◆ THE REQUEST ◆
Exactly and only the lines from the one containing "How far is it" through the close of the entries below are to be set down.

◆ Extracted records ◆
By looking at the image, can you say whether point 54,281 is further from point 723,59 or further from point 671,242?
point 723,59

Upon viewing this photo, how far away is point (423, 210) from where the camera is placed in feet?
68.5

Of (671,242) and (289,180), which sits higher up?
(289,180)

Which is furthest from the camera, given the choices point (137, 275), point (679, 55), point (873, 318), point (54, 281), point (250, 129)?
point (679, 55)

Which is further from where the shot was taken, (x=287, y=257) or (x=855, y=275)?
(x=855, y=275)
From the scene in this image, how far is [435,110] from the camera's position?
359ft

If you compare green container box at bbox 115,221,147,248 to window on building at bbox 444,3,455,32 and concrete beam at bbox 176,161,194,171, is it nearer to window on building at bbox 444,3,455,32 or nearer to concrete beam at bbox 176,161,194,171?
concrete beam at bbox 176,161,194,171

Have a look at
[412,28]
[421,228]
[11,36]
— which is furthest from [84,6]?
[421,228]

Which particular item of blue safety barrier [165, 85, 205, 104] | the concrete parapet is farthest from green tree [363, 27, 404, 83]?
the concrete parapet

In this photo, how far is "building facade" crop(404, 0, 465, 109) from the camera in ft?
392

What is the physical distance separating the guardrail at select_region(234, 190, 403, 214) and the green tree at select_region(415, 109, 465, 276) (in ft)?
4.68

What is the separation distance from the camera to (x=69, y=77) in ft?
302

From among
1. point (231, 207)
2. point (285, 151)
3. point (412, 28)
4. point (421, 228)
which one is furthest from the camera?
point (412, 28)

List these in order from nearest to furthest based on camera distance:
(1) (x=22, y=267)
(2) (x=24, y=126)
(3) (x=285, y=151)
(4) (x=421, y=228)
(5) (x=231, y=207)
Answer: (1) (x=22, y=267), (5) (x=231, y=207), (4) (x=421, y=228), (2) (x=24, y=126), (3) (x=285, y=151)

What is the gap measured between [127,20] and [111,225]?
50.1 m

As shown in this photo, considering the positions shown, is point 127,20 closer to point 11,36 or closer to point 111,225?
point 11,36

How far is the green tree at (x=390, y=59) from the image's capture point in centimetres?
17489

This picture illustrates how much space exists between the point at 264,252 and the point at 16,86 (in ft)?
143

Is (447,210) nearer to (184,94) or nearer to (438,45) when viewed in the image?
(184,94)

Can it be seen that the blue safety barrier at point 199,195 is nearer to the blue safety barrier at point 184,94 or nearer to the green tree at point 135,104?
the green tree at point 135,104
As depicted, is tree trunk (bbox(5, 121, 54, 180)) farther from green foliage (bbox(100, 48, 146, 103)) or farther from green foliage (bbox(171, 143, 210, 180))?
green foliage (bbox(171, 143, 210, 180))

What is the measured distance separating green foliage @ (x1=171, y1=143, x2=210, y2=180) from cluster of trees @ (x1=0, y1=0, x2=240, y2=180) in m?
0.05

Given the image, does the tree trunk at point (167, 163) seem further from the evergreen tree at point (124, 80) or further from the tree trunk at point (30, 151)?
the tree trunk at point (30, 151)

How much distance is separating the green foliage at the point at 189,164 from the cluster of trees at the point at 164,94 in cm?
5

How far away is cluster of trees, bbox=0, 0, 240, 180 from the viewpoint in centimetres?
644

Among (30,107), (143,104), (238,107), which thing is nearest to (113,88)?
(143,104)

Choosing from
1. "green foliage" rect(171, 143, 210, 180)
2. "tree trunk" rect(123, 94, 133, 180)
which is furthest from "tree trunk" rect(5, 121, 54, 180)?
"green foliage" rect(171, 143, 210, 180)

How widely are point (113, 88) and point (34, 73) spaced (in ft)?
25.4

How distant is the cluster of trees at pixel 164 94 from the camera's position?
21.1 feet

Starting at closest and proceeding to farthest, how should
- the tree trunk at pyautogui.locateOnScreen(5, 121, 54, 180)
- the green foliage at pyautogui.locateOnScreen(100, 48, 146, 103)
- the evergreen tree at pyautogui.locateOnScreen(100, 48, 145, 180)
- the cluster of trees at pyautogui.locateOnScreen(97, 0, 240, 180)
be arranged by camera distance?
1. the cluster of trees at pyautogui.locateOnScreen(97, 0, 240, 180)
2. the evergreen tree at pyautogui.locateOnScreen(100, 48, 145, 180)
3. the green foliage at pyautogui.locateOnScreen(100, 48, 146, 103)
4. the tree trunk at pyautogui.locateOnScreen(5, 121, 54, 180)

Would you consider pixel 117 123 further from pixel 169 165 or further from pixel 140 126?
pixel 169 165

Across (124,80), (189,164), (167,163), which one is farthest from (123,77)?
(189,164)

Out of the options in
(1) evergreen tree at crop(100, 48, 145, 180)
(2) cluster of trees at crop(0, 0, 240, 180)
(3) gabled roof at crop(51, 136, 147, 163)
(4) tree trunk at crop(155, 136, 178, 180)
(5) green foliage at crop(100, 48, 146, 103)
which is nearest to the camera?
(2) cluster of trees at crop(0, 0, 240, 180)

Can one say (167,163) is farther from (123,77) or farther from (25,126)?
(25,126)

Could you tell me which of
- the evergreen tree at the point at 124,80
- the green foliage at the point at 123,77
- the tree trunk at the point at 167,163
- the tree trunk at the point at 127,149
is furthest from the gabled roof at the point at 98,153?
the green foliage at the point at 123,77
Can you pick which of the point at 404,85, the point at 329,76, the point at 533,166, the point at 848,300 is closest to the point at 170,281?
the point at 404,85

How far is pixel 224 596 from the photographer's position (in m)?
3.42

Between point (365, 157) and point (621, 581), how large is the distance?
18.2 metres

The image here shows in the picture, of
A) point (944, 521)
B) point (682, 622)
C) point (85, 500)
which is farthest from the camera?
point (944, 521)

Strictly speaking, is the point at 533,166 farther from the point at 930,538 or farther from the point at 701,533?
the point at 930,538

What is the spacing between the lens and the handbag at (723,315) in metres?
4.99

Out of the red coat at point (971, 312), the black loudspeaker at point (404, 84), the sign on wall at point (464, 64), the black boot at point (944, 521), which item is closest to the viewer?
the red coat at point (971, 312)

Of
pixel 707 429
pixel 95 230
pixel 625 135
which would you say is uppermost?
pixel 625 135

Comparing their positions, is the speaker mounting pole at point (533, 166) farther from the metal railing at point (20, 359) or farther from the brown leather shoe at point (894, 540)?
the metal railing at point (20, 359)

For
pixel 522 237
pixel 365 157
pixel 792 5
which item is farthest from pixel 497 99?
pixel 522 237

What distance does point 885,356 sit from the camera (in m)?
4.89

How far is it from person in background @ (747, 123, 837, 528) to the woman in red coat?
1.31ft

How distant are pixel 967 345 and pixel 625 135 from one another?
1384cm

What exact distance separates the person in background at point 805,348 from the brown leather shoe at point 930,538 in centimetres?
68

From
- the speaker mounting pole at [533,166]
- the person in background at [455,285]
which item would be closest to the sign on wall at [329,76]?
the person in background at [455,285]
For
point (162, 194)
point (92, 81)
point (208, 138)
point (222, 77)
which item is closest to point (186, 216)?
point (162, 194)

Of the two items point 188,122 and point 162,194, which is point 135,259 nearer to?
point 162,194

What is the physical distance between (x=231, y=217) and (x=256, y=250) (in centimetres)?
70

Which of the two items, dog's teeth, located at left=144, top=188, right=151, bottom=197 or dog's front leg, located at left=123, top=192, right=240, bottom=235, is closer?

◆ OUTPUT BELOW ◆
How far is it from person in background @ (747, 123, 837, 528) to the woman in red coat?
1.31ft

How distant are pixel 967 345 and pixel 625 135 from one another?
1384cm

What exact distance separates the person in background at point 805,348 from the brown leather shoe at point 930,538 in centimetres?
68

From
- the speaker mounting pole at [533,166]
- the person in background at [455,285]
which item would be closest to the sign on wall at [329,76]?
the person in background at [455,285]
For
point (162, 194)
point (92, 81)
point (208, 138)
point (222, 77)
which item is closest to point (186, 216)?
point (162, 194)

Of the two items point 188,122 and point 162,194, which is point 135,259 nearer to?
point 162,194

What is the physical distance between (x=231, y=217) and (x=256, y=250) (in centimetres)?
70

Which of the two items, dog's teeth, located at left=144, top=188, right=151, bottom=197 or dog's front leg, located at left=123, top=192, right=240, bottom=235, is closer?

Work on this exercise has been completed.